Stryker hip lawsuit. The lawsuits blame metal parts in the implants for releasing toxic metal ions into the body. Thousands of stryker hip lawsuits have been filed against stryker orthopaedics for injuries caused by its implant devices including rejuvenate abg ii and lfit v40 femoral head. Attorneys are investigating possible stryker accolade lawsuits alleging patients were harmed by defective hip implants although stryker accolade has reportedly been linked to an increased risk of. Stryker has already recalled several hip implant models including the trident rejuvenate abg ii and accolade tmzf.

Stryker hip lawsuits claim faulty hip implants caused severe pain and other complications that required additional surgery to repair. Stryker hip devices may have caused serious side effects and injuries including metallosis implant failure and required revision surgery. Each year more than 225 000 people undergo hip replacement surgery in the united states. Stryker hip replacement v40 femoral head recall.

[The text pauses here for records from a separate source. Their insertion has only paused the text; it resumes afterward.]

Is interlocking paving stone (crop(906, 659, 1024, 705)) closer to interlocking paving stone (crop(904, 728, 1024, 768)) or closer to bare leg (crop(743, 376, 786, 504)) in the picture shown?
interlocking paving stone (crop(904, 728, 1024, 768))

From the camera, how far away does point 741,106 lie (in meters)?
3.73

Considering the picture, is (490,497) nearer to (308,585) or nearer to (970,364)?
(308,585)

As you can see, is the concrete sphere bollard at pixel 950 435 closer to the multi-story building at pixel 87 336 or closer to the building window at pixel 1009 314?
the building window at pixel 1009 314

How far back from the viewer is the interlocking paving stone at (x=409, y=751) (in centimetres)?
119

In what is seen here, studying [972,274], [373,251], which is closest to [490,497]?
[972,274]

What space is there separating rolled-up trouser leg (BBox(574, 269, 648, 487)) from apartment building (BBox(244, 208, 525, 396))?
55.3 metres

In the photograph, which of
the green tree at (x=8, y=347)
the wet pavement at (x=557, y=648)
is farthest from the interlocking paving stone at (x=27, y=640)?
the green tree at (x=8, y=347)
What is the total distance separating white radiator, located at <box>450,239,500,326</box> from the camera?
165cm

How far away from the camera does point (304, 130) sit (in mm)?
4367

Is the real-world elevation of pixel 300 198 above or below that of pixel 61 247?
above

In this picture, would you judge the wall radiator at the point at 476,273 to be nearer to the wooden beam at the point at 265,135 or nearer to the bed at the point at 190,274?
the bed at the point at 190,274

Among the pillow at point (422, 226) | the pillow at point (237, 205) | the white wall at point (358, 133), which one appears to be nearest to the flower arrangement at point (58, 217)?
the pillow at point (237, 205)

Stryker orthopaedics and court appointed committees of attorneys representing rejuvenate modular neck hip stem and abg ii modular neck hip stem plaintiffs in new jersey multicounty and federal multidistrict litigations reached an agreement to compensate certain additional eligible u s. Stryker s official recall announcement dated july 6 2012 stated that the company decided to recall the hip replacements when it received the disturbing data. The metals can cause tissue damage loosening of the implants and other complications. Stryker s products have continued to pose dangers to orthopaedic patients.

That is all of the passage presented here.